I think that some people were fooled by how Bryant played in the early part of the season, when he was scoring around 25 ppg in fewer than 34 mpg, deliberately taking fewer shots to give other players the opportunity to step up. Bryant was also struggling a bit from three point range at that time--but after the Lakers blew some leads down the stretch with Bryant resting on the bench, Coach Phil Jackson has increased Bryant's minutes (he averaged 37.2 mpg in December and 39.0 mpg in the first seven games in January) and Bryant has put up some eyepopping numbers.
In the previous post, I mentioned that in the first seven games in January, Bryant averaged 30.6 ppg, 6.1 apg and 4.9 rpg while shooting .500 from the field, .483 from three point range and .847 from the free throw line. Going back a bit further, since December 1, Bryant has averaged 29.0 ppg, 4.8 apg and 5.5 rpg while shooting .484 from the field, .402 from three point range and .871 from the free throw line. Now that Bryant has regained his three point shooting touch while continuing to remain deadly in the paint and from midrange, he is essentially unguardable--he will make some shots and miss some shots but the defense cannot really dictate to him because there are no weak areas of the court to steer him toward. Bryant scored 13 fourth quarter points for the Lakers in their 105-100 win at Houston on Tuesday, including 11 of their 15 points in a 5:50 run when they went from down 89-87 to up 102-100 after a Bryant three pointer that proved to be the game-winning shot. Pau Gasol and Andrew Bynum finished the game with 11 points each and combined to grab eight rebounds, one more than Bryant's team-high tying total (Bryant led the Lakers with 33 points and also had a team-high tying four assists). Although the Lakers have a lot of depth, some of that depth has been eliminated due to injuries and even before those injuries struck it has often been up to Bryant to close out games, including games in which the Lakers once enjoyed comfortable leads before he went to the bench for a brief rest; Jackson eventually had to switch his rotation up and leave Bryant in games at the start of the fourth quarter to stabilize things, a marked contrast to the situation with Cleveland, where James has frequently sat out substantial portions of fourth quarters as the Cavs rode their suffocating defense and rebounding dominance to victories.
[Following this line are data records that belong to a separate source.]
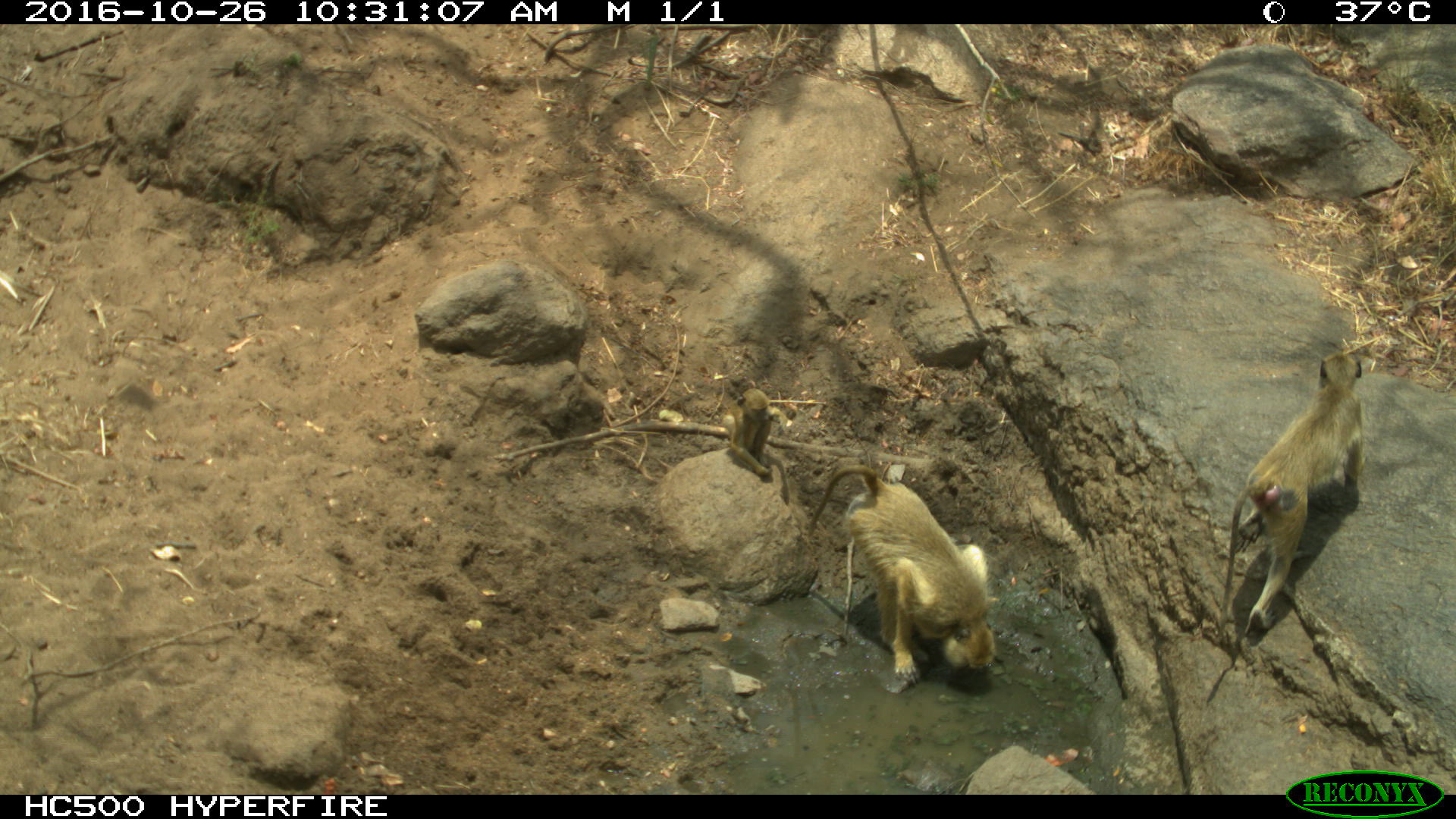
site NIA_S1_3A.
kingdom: Animalia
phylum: Chordata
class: Mammalia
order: Primates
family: Cercopithecidae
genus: Papio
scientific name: Papio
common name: baboon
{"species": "baboon (Papio)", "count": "3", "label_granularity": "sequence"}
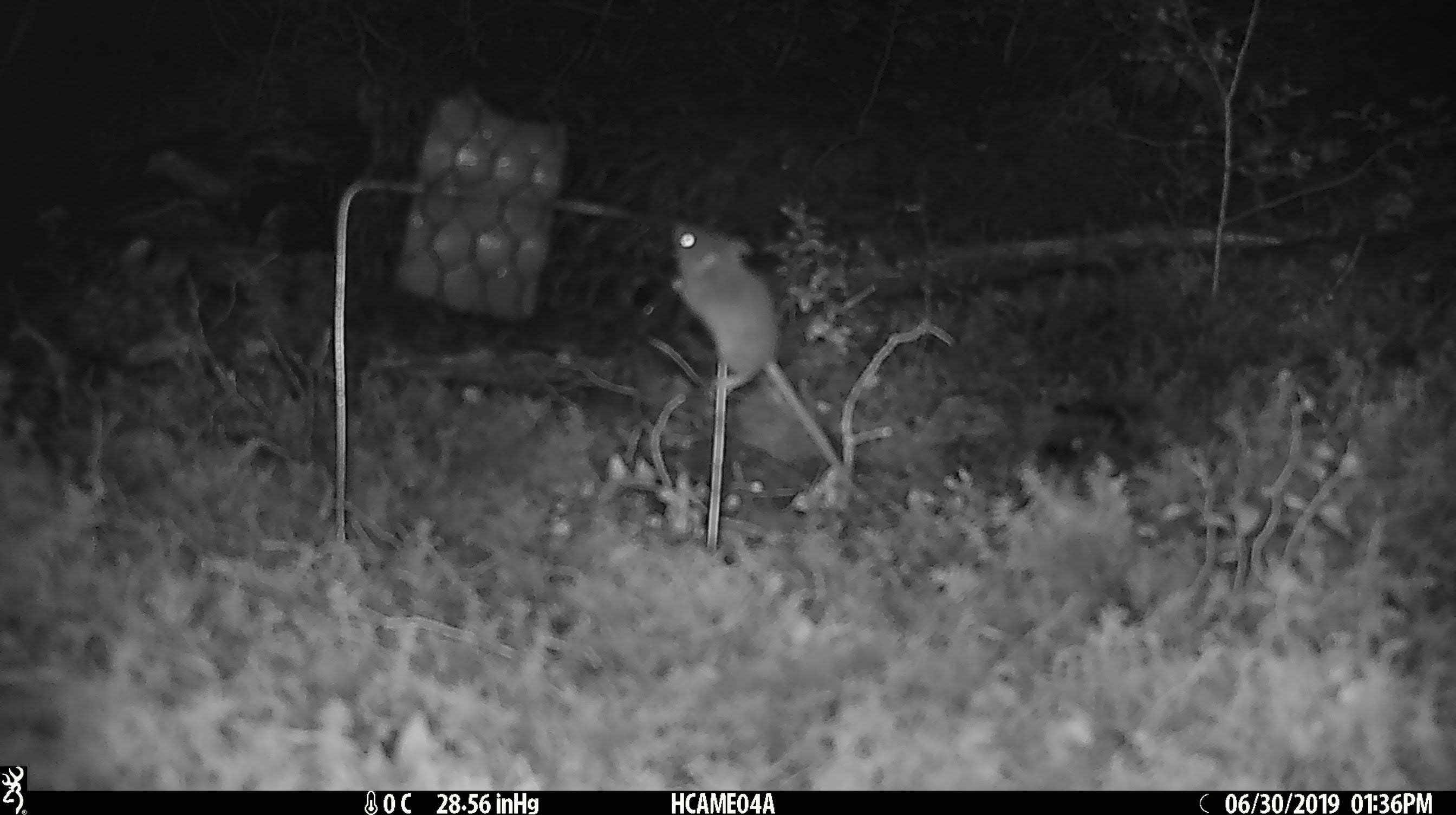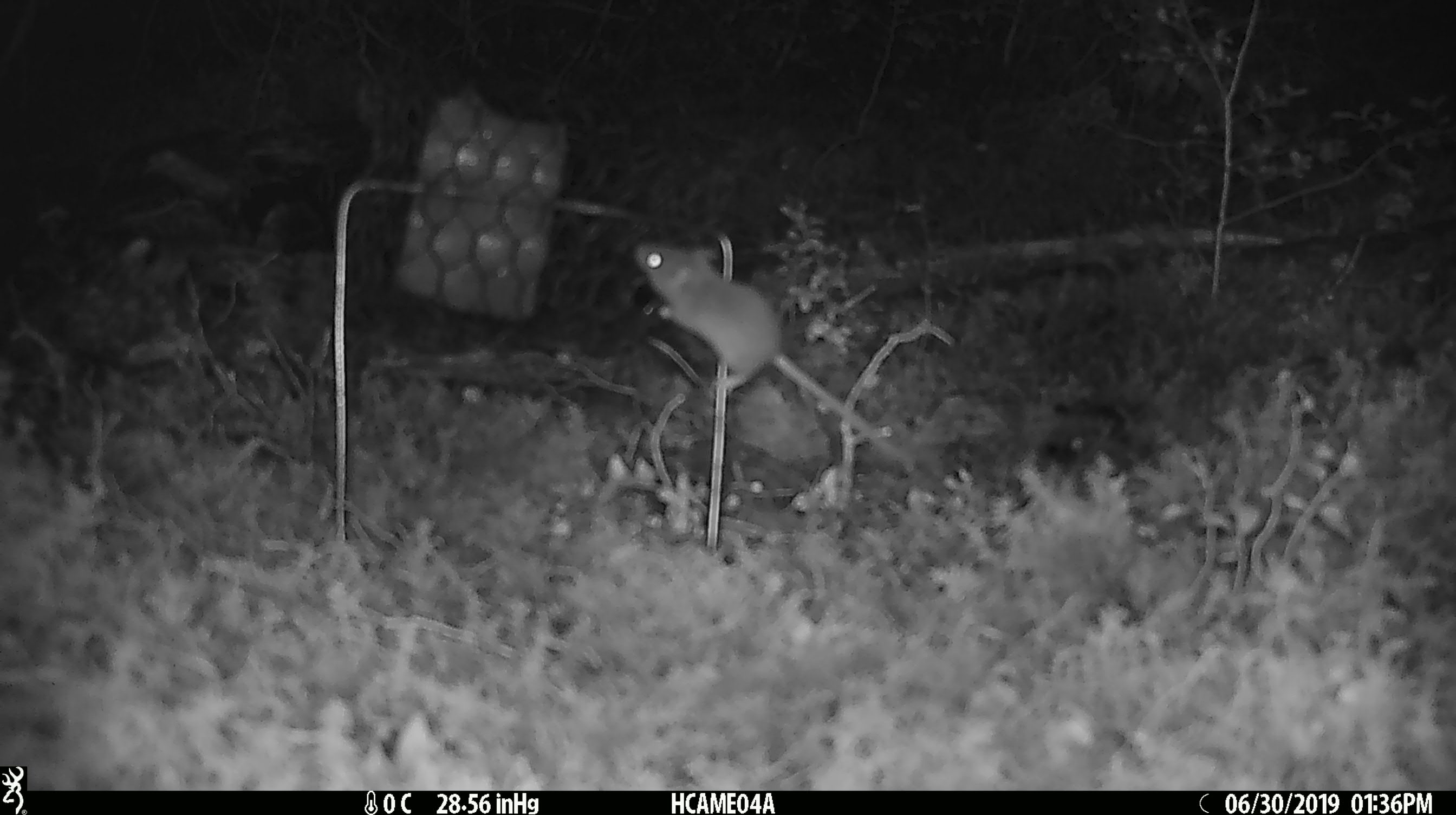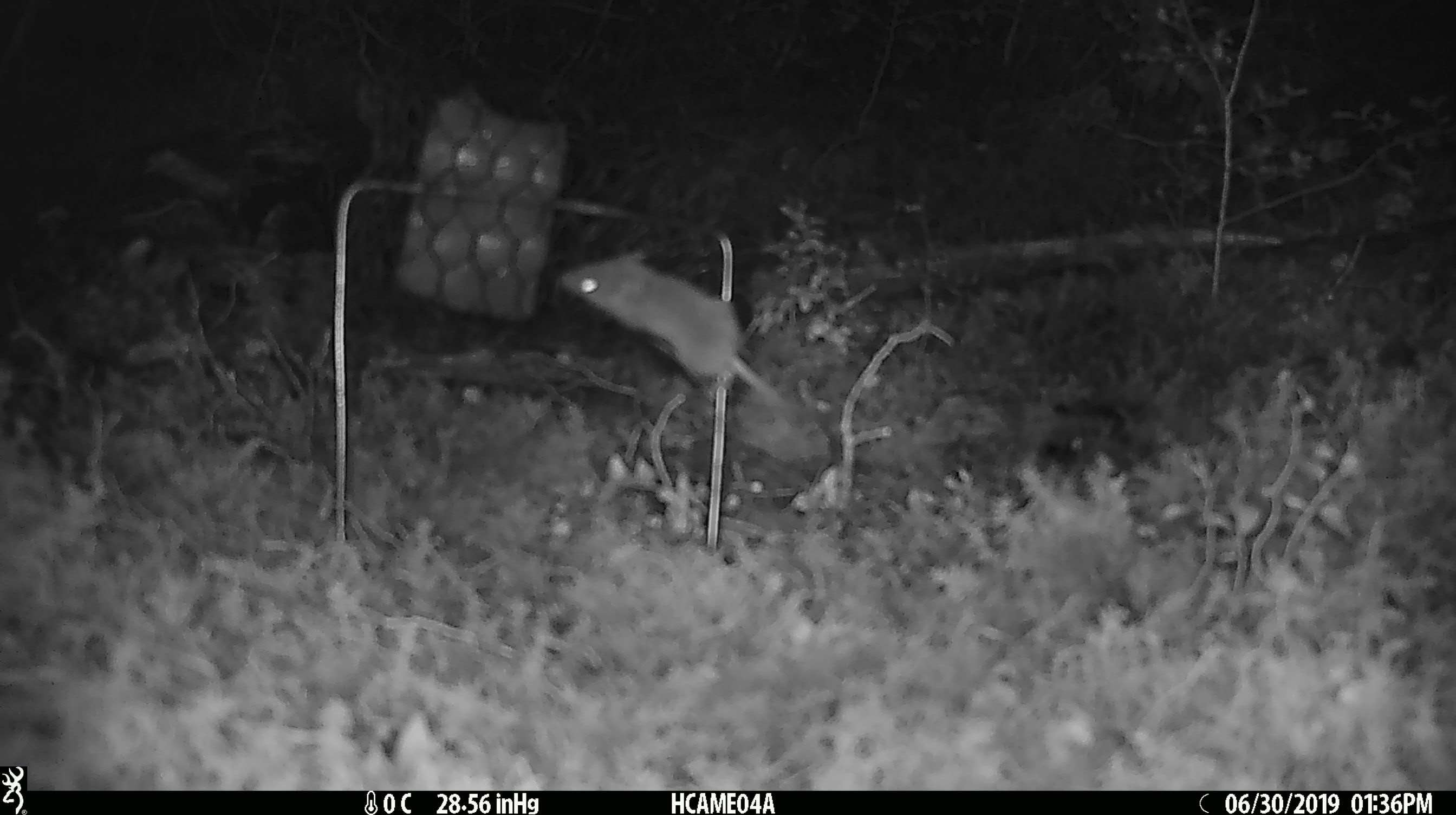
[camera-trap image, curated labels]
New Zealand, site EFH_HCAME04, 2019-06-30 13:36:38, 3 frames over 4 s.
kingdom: Animalia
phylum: Chordata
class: Mammalia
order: Rodentia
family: Muridae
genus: Mus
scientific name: Mus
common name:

I think that Kobe Bryant and LeBron James are head and shoulders above everyone else in the NBA right now (I need to see Dwyane Wade healthy and playing at this level for a full season before I'll put his name back in the discussion). James is obviously an MVP level player and has been one for quite some time--but there is an old boxing saying that to beat the champ you have to knock him out. Last year, Bryant finally earned overdue recognition as the MVP and the league's best all-around player and he is playing as well or better this season for the team that has the best record in the NBA. James is right behind Bryant, just like his Cavs are right behind the Lakers, but it is premature to say that James has surpassed Bryant and it is certainly premature to say--as some have suggested--that the MVP discussion is closed. More than half the season remains to be played, so both players will have plenty of opportunities to make their case for winning the 2009 MVP.